Je hausse le ton progressivement et soudain, en plein milieu de la trajectoire dans un virage rapide, je roule sur un « patch » de gravillons : dérobade de l’avant, puis de l’arrière, sortie de la trajectoire en butée de contre-braquage sur un lit de gravillons…

Le regard rivé loin devant sur la trajectoire (ne pas regarder les arbres, ne pas couper brutalement), je finis par sortir du virage au ras du talus. Calmé pour le reste de la montée, j’enchaîne sur un rythme beaucoup plus raisonnable, ne m’accordant que quelques dérives à l’accélérateur mais en sortie de courbe seulement.

En dérive à l’aveugle

Ce qui ne m’empêchera pas de profiter à plein du point d’orgue du parcours : le Devil’s Playground (en français, « le terrain de jeu du diable ») ainsi nommé car, par gros orage, les éclairs s’y répercutent de rocher en rocher, laissant manifestement un souvenir impérissable à tous ceux qui ont vécu l’expérience.

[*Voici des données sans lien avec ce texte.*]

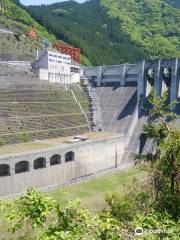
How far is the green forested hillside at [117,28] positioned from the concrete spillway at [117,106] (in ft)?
143

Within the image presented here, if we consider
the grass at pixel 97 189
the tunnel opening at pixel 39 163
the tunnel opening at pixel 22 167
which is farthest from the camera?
the tunnel opening at pixel 39 163

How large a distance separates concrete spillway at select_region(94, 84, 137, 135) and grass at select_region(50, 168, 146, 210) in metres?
12.4

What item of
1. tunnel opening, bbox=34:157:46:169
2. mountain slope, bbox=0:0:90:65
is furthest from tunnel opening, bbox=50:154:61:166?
mountain slope, bbox=0:0:90:65

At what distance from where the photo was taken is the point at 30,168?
4294 centimetres

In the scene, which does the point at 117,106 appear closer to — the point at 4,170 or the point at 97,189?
the point at 97,189

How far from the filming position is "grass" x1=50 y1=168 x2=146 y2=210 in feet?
124

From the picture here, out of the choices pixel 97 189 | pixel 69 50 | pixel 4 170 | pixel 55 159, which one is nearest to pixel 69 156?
pixel 55 159

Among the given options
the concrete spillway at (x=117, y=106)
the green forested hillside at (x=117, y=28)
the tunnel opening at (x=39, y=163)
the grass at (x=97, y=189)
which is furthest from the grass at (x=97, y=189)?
the green forested hillside at (x=117, y=28)

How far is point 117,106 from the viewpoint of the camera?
64812 millimetres

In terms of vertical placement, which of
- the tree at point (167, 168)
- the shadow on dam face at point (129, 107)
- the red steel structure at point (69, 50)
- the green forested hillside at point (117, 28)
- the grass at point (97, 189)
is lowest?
the grass at point (97, 189)

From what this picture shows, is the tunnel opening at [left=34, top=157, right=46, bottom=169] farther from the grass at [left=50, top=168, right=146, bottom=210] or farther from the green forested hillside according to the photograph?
the green forested hillside

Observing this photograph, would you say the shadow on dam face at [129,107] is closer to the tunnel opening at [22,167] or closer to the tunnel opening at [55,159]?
the tunnel opening at [55,159]

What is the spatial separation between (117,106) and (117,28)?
98927mm

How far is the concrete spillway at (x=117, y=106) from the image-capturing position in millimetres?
61469
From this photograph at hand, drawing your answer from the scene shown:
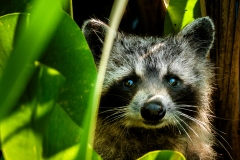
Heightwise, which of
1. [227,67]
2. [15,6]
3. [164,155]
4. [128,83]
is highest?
[15,6]

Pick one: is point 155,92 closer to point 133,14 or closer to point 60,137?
point 60,137

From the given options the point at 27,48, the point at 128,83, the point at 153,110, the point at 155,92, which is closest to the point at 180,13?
the point at 128,83

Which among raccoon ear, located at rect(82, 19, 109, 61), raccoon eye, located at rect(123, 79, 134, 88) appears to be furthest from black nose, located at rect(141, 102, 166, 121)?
raccoon ear, located at rect(82, 19, 109, 61)

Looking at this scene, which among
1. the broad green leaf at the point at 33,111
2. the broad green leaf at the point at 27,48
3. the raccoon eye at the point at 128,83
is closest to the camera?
the broad green leaf at the point at 27,48

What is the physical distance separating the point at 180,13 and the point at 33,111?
8.03 ft

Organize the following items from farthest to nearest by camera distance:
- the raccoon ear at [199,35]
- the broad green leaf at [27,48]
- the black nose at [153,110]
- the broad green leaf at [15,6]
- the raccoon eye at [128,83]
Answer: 1. the raccoon ear at [199,35]
2. the raccoon eye at [128,83]
3. the black nose at [153,110]
4. the broad green leaf at [15,6]
5. the broad green leaf at [27,48]

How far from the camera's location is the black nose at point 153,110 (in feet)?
9.36

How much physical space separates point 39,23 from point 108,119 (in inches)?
84.9

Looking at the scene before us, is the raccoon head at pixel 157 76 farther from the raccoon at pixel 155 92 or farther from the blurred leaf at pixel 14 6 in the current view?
the blurred leaf at pixel 14 6

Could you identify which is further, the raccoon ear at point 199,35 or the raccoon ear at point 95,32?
the raccoon ear at point 199,35

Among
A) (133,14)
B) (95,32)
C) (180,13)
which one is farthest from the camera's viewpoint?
(133,14)

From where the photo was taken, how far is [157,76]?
326 cm

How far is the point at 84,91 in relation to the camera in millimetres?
1794

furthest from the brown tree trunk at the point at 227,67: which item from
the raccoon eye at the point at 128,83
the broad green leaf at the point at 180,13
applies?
the raccoon eye at the point at 128,83
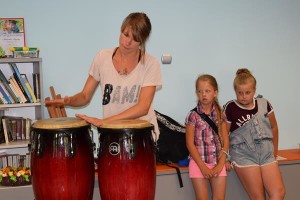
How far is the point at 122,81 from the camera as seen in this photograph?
8.04 feet

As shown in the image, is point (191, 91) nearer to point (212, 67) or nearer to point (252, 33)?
point (212, 67)

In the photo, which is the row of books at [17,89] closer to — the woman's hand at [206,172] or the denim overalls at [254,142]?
the woman's hand at [206,172]

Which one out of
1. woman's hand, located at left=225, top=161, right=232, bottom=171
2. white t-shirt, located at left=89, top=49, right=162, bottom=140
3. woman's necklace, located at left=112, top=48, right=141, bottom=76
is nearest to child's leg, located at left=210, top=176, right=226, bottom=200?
woman's hand, located at left=225, top=161, right=232, bottom=171

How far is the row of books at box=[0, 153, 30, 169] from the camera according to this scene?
10.7ft

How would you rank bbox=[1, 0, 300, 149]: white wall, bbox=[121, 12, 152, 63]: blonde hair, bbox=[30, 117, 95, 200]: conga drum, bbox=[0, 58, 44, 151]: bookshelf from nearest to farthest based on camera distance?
bbox=[30, 117, 95, 200]: conga drum → bbox=[121, 12, 152, 63]: blonde hair → bbox=[0, 58, 44, 151]: bookshelf → bbox=[1, 0, 300, 149]: white wall

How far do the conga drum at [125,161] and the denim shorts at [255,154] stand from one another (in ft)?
3.73

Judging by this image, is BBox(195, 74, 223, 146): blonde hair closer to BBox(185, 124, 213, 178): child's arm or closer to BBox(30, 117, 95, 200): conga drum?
BBox(185, 124, 213, 178): child's arm

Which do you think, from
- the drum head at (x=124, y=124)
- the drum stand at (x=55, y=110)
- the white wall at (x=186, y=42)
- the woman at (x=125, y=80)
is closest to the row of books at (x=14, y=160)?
the drum stand at (x=55, y=110)

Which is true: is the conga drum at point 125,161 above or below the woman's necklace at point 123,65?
below

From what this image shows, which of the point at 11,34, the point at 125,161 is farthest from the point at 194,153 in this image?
the point at 11,34

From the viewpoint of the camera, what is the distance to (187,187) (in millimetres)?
3211

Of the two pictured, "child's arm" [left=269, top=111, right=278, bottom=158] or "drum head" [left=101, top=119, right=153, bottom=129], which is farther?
"child's arm" [left=269, top=111, right=278, bottom=158]

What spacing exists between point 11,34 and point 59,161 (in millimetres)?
1598

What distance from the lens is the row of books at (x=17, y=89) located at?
10.4 ft
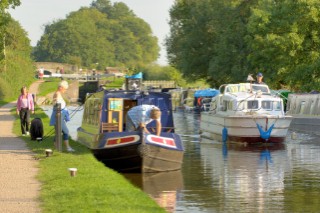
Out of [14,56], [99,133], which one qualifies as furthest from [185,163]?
[14,56]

Situé à l’arrivée sur le plateau final, 4.000 m avant la dernière montée vers le sommet, c’est aussi, côté piste, un très long gauche aveugle en pente douce très large qu’on prend tout en dérive à l’accélération sans aucun repère visuel entre la route, le ciel bleu et les sommets enneigés à l’horizon.
Ensuite, c’est une partie assez roulante qui met en évidence la baisse de puissance moteur due à l’altitude. On ressent également le froid au travers des gants et de la combinaison.

C’est à la fois un soulagement, une joie et un regret d’apercevoir Art, le flag man, un gars très sympa qui agite son drapeau à damier depuis 35 ans !
Soulagé d’avoir réussi à atteindre le sommet intact, heureux d’avoir pris autant de plaisir à rouler dans une ambiance aussi extrême, mais déçu que cela soit déjà fini. Une seule montée, ça a vraiment un goût de trop peu. Surtout à 10.000 km de chez soi !

C’était intense mais si court ! Je ne sais pas quand – il y a tellement de choses à découvrir sur le globe – mais je m’entraînerai sérieusement au pilotage sur terre et je reviendrai un jour à Pike’s Peak courir vers les nuages.